A mapping specifies the assignment of CSV items from the input to SPL attributes in the output. A mapping should be defined for each CSV line format. Each mapping has a unique name and can define a filter that is matched against a CSV input line to determine if a mapping applies to that line. The content of the mapping can be an automatic or manual assignment specification. As shown in the example above, the mapping element can have 6 attributes:

name
A unique name for the mapping. The name is also used for the record statistics custom output functions.
filterIndex

The CSV field at this index that is used for comparison. If you do not specify a value for this attribute and the filterValue attribute is present, the index defaults to zero.
filterValue

The string that is compared against the specified CSV field in the input line. If the value matches, this mapping is applied to the CSV line. If the filterIndex attribute is present, this attribute is mandatory.
itemCountMin

If this attribute is specified and the mapping applies to a given CSV line, the number of fields in the CSV line is checked against this value. If the line has less than the specified number of items, this is treated as an error.
itemCountMax

If this attribute is present and the mapping applies to a given CSV line, the number of fields in the CSV line is checked against this value. If the line has more than the specified number of items, an error occurs.
useDefaults

If this attribute is set to true all empty CSV fields (strings of length zero) that shall be mapped to SPL numeric attributes (integers and floats), will be set to zero. If the attribute is set to false, the operator will instead produce an error record, because the conversion is treated as failed. This applies to all attributes in the current mapping. If this attribute is also set in the mappings element, the setting in the mapping element takes precedence. The default value for this attribute is false.

Manual Assignment

A manual assignment consists of a list of assignments. For each assignment, you can specify the index in the CSV item list and the target SPL attribute name. With a manual assignment, you can only use the assign element within a mapping element. The assign element has two optional attributes:

index
The index of the CSV field in the input line (starts with zero). If this attribute is omitted, the index of the preceding assignment is incremented. So the next CSV field is picked up.
attribute

The name of the SPL output attribute to which to assign the value. If this attribute is omitted, the next unassigned output attribute is used.
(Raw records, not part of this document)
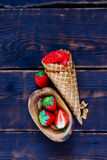 Homemade strawberry sorbet. Waffle cone with homemade strawberry sorbet and fresh berries on vintage wooden background, top view. Healthy raw vegan summer stock photos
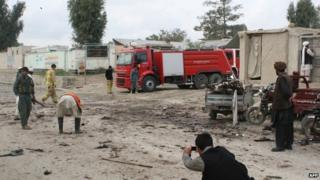 Afghan firefighters and others gather at the site of a suicide attack in Khost on April 2, 2015.
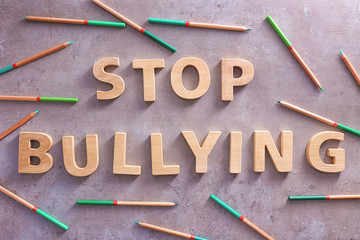 "Text ""Stop bullying"" on grey background"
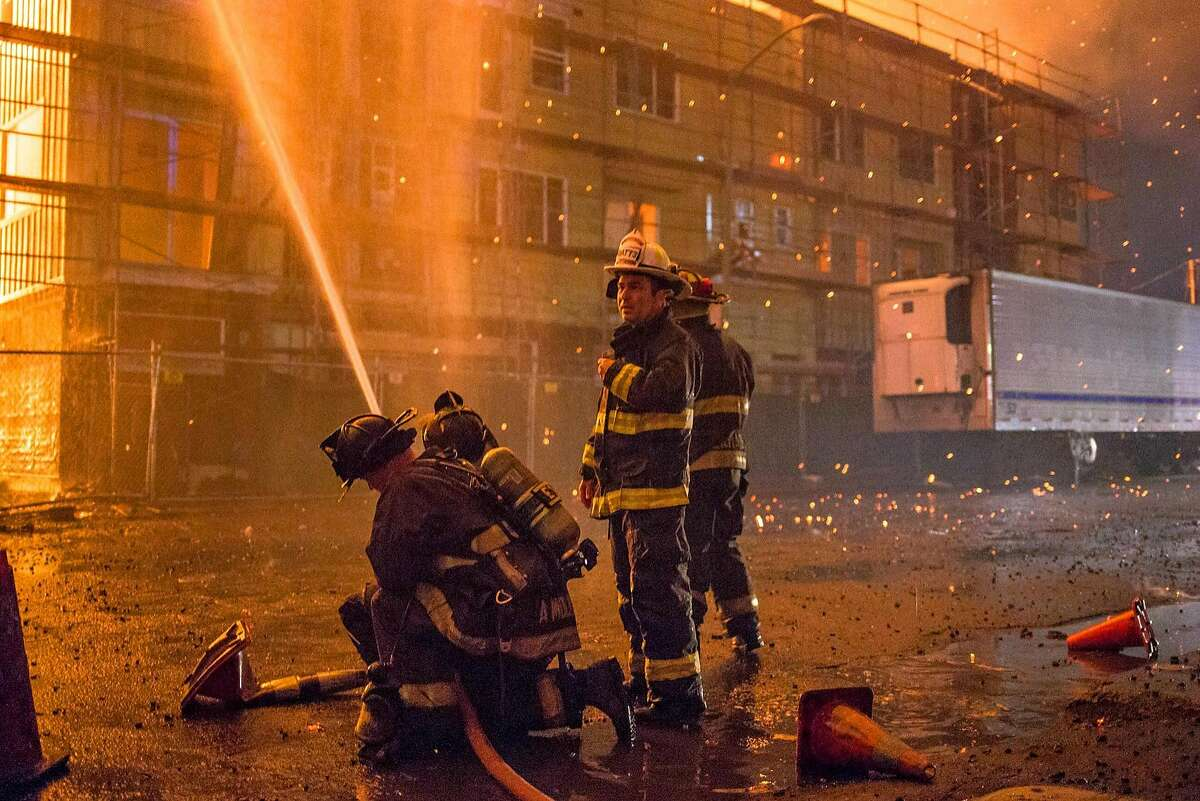 A massive fire consumes an apartment building under construction at Filbert and Grand Ave. in West Oakland, CA.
Consequently, the color mapping from Example 1 can also be written as:

<mapping name="colors">
	<assign attribute="R" index="2"/>
	<assign/>
	<assign/>
</mapping>

In this case, the two assign elements that do not have attributes select the G and B SPL attributes because they are the next in the output port schema and are assigned CSV fields 3 and 4 because the first assign element starts with index 2.

Automatic Assignment

An automatic assignment can consist of a list of included or excluded SPL attribute names. Included attributes participate in the mapping, while excluded ones do not. Included and excluded attributes cannot be mixed. The automatic assignment can be empty, meaning that all attributes participate in the mapping. In the following example, the mapping tries to assign the following attributes from example 1: R with CSV field 0, G with CSV field 1 and B with CSV field 2:

<mapping name="colors">
	<auto/>
</mapping>

The next two mappings try to assign the following attributes from example 1: R with CSV field 0 and B with CSV field 1:

<mapping name="colors">
	<auto>
		<include>R</include>
		<include>B</include>
	<auto>
</mapping>

<mapping name="colors">
	<auto>
		<exclude>G</exclude>
	<auto>
</mapping>

Behavior in a consistent region and checkpointing

The CSVParse operator can be an operator within the reachability graph of a consistent region. It cannot be the start of a consistent region.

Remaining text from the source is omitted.